Required work = Reproduce, word for word, the part of the entries below that opens with the line containing "Thinking about spatial" and runs through the end of the entries, both ends included.

Entries provided =

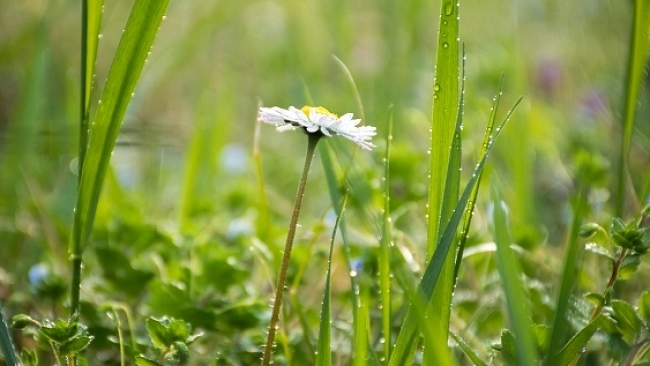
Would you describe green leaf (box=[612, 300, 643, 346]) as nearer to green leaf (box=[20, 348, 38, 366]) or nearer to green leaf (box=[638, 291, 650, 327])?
green leaf (box=[638, 291, 650, 327])

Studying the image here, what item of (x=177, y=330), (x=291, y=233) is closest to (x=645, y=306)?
(x=291, y=233)

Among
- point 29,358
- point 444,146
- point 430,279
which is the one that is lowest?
point 29,358

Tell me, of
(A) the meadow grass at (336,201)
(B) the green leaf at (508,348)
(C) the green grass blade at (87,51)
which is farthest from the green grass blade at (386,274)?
(C) the green grass blade at (87,51)

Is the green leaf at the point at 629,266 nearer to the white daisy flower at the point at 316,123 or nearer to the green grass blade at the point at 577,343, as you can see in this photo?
the green grass blade at the point at 577,343

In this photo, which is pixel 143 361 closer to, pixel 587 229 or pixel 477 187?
pixel 477 187

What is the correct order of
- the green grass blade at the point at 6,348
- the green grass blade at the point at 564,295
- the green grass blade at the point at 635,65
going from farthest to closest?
the green grass blade at the point at 635,65
the green grass blade at the point at 6,348
the green grass blade at the point at 564,295
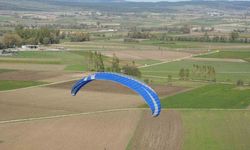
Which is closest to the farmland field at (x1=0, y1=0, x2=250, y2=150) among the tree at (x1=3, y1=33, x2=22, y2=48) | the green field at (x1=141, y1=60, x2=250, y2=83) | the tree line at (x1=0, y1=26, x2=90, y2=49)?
the green field at (x1=141, y1=60, x2=250, y2=83)

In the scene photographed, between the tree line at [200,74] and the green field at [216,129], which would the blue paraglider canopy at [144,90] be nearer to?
the green field at [216,129]

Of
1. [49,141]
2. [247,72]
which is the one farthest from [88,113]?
[247,72]

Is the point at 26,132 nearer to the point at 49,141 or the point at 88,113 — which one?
the point at 49,141

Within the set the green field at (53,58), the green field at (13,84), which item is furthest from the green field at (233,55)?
the green field at (13,84)

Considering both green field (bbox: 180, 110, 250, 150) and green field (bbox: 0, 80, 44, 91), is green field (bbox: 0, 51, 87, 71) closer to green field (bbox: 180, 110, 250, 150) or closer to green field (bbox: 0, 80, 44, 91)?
green field (bbox: 0, 80, 44, 91)

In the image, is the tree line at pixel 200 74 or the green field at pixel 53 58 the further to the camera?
the green field at pixel 53 58
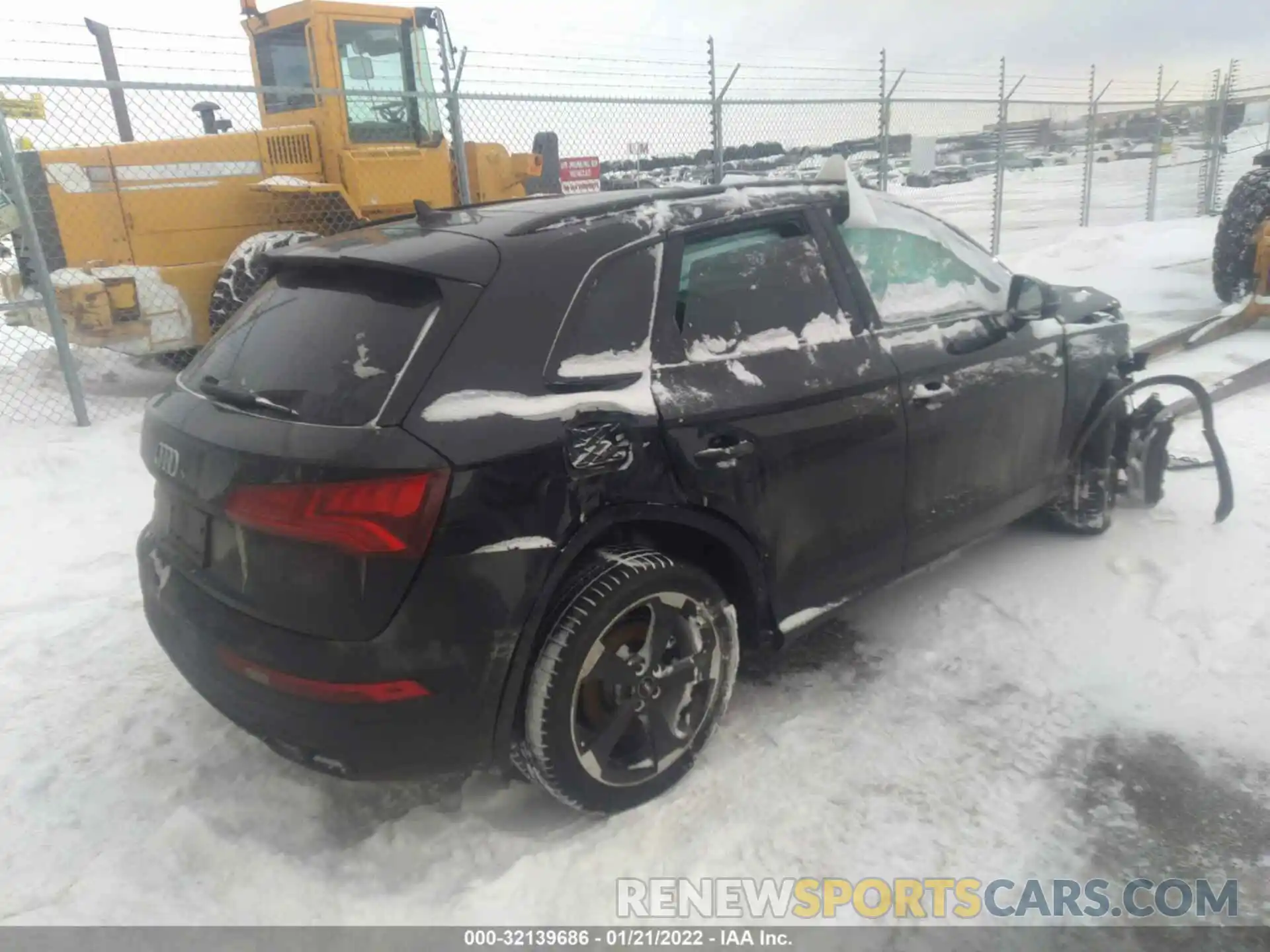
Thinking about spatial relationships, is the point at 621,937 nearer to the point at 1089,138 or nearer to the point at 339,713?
the point at 339,713

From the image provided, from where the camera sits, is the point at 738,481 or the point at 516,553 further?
the point at 738,481

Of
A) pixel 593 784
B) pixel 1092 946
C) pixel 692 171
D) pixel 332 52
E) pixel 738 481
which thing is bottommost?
pixel 1092 946

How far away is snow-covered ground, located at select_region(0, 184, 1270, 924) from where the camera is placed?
2.34 metres

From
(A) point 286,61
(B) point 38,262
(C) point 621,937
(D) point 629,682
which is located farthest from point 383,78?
(C) point 621,937

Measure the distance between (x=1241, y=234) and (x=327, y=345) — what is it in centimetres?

Final answer =
Thinking about spatial relationships, is the point at 621,937 nearer to the point at 1089,138 or nearer to the point at 339,713?
the point at 339,713

From the image provided, from where the camera sits, is the point at 738,481 or the point at 516,553 further?
the point at 738,481

Of
A) pixel 593 784
B) pixel 1092 946
C) pixel 692 171
D) pixel 332 52
E) pixel 738 481
which thing is bottommost?
pixel 1092 946

How far away is snow-covered ground, located at select_region(0, 184, 1270, 924) from where the camera is placed?
2.34 metres

From
(A) point 286,61
(B) point 38,262
(C) point 621,937
(D) point 629,682
which is located farthest from point 383,78?
(C) point 621,937

Measure the distance between (x=1241, y=234) and (x=327, y=345) — what is it in centimetres?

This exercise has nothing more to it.